MKC 30 Jalan Terbuka

Dengan berbekal balon pelampung kuning besar gue rebahan diatasnya, dimana ombak mirip gelombang laut membuai gue yang asyik memandang langit biru dengan mata sedikit terpejam. Inilah surga kecil gue.

Damai.

Sendiri.

Dan, menikmati.

Sejenak, gue bisa mengistirahatkan isi kepala yang diliputi cemas. Cemas jika tahun depan gue pindah sekolah padahal ada Ana yang jadi sahabat. Cemas sampai kapan gue harus menitipkan sepeda di rumah Budi demi menghindari aksi perundungan yang pelakunya saja sulit dilacak.

Terutama cemas dengan nilai-nilai gue padahal sudah kerja keras belajar rajin. Masih kalah dengan Jono, si bule kambing itu. Dan kenapa harus ada dia dengan otak seperti buku paket berada di kelas gue?

Semua keluh kesah gue hanya bisa dipanjatkan kepada Tuhan.
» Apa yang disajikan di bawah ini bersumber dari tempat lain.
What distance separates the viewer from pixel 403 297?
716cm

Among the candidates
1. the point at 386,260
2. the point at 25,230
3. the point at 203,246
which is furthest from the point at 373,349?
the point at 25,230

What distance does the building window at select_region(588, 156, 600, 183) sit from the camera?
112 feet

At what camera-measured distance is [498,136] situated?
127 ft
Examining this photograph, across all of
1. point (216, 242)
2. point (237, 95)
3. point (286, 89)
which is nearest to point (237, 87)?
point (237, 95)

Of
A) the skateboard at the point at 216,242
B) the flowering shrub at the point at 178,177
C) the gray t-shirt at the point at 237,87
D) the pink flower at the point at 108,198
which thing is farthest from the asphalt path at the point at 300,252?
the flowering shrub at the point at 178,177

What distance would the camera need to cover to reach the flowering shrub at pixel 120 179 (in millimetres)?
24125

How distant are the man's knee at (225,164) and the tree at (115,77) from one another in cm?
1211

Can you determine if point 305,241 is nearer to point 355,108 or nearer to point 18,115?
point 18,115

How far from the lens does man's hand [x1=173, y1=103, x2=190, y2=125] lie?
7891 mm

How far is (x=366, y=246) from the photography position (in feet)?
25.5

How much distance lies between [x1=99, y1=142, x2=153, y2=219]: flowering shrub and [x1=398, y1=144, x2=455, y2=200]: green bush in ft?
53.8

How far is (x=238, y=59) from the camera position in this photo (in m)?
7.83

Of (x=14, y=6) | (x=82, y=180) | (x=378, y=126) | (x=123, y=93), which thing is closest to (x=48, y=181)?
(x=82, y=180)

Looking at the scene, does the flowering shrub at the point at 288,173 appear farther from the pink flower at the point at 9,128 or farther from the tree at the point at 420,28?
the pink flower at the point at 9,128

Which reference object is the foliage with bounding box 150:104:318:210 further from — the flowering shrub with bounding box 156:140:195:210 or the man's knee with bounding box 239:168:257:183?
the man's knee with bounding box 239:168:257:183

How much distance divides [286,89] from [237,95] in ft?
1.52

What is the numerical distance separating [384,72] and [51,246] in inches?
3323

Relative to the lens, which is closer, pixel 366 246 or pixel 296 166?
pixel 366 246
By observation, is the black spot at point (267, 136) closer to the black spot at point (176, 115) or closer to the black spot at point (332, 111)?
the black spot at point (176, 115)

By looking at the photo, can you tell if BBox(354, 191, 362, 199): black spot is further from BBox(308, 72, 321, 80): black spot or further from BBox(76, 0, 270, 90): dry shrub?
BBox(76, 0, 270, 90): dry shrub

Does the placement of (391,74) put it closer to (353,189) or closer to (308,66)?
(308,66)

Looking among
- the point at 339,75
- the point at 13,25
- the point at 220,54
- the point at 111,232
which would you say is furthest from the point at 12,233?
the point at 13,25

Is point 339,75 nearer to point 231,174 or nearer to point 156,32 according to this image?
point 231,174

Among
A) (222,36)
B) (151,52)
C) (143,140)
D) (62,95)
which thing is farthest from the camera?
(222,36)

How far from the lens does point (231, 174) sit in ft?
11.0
Gue tidak mau dicap anak yang lebay saat ada masalah, bukan cara itu juga yang tidak secara langsung diajarkan orang tua. Gue harus belajar mandiri. Harus bisa.

"Ternyata disini, lo gue cari dari tadi Nggi." seru Ana disebelah gue.

"Gue juga lelah cari lo dari tadi." desah gue, kesal waktu Anggi bersantai diinterupsi.

"Hahahaahaaa...tadi gue sibuk kerjain Stefie. Lucu sumpah itu anak." kekeh Ana.

Detik berikutnya Ana menceritakan bagaimana dia membawa Stefie ke waterboom dan memaksanya ada di depan. Bermain di kolam arus dimana Stefie jerit-jerit tidak jelas kenapa. Yang terakhir di ember tumpah Ana menghilang untuk kabur kolam ombak dan ketemu gue.

"Kasihan loh Stefie." decak gue setengah percaya. Kalau Ana sudah dalam keadaan jahil mode on maka jadilah Ana the devil. 

"Lagian...gara-gara lo sih Nggih. Kenapa juga asal duduk ditempat Jono dan gue. Lo tahu nggak rasanya telinga gue hampir meletup gegara ocehan Stefie di bus?"

"Soal itu maaf banget ya Ann. Gue bener nggak sengaja. Kemarin itu gue sudah ngantuk bin capek pake banget." jelas gue yang direspon hanya dengan anggukan kecil Ana.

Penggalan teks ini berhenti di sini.